Peso fall prompts BSP to act vs speculators
The peso again fell to its lowest level in almost 13 years in intraday trading on Friday, but recovered to end stronger on the back of what bankers described as Central Bank intervention in the foreign exchange market.
The local currency sank to as low as P53.975 to the dollar in afternoon trading, but closed at P53.73:$1, stronger than the P53.80 level of the previous day.
Trading volume was heavy with $956.9 million changing hands during the day.
As this developed, Bangko Sentral ng Pilipinas (BSP) Governor Nestor Espenilla Jr. said regulators will take “all actions necessary” against “speculative activity by market participants” who have pushed the currency down in recent weeks.
The BSP also unveiled a dollar hedging mechanism introduced during the 1997 East Asian financial crisis in a bid to cushion the peso’s precipitous drop. The mechanism was used heavily during the financial markets turmoil in the lead up to former President Joseph Estrada’s resignation in 2001.
Espenilla said the Currency Risk Protection Program (CRPP) would be made available to eligible corporations with foreign exchange obligations based on more liberalized rules.
With this scheme, regulators hope that big corporations with future dollar needs will not rush to buy them early, thus aggravating the peso’s weakness.
The CRPP is a nondeliverable forward hedging facility which is aimed at alleviating demand pressures in the foreign exchange spot market from borrowers seeking to hedge their future foreign exchange exposures.
Under the facility, parties agree that, on maturity of the forward contract, only the net difference between the contracted forward rate and the spot rate shall be settled in pesos. The BSP will make the CRPP available to eligible borrowers through the commercial banks.

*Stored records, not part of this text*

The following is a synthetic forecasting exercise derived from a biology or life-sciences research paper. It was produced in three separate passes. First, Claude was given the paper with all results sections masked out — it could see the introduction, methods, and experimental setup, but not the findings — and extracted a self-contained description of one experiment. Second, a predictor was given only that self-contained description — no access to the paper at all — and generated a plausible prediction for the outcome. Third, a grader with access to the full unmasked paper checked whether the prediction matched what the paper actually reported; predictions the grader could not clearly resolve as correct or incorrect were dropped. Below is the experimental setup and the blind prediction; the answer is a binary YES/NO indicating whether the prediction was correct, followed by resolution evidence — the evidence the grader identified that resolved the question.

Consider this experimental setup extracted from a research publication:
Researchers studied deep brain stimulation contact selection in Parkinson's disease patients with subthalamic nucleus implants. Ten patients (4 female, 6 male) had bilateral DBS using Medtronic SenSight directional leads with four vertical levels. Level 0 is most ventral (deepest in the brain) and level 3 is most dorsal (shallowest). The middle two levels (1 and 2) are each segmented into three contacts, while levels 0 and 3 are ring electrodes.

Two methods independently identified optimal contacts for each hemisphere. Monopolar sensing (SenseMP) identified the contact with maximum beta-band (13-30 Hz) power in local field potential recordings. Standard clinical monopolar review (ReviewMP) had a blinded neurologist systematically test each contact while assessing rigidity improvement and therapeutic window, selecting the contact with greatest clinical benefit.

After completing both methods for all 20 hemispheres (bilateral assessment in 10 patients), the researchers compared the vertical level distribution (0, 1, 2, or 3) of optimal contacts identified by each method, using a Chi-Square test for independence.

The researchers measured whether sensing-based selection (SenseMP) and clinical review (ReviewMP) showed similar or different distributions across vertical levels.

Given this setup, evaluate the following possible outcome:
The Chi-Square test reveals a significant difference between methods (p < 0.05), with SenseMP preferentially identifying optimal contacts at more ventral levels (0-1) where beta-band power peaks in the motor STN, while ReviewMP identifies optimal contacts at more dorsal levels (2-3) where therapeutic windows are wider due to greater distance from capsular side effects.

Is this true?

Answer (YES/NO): NO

Espenilla said the BSP would take “strong immediate action using the full range of instruments in its toolkit” to respond to emerging threats of inflation and inflation expectations.
The regulators’ move to buttress the peso is also meant to address the country’s record-high inflation rate of 6.4 percent in August, as a weak currency pushes up the cost of imported goods, including petroleum.
“The follow-through actions will also address the other threats (resulting in) higher inflation, such as excessive exchange rate volatility not consistent with underlying macroeconomic fundamentals, to ensure that inflation returns to its 2 to 4 percent target over the policy horizon,” Espenilla said.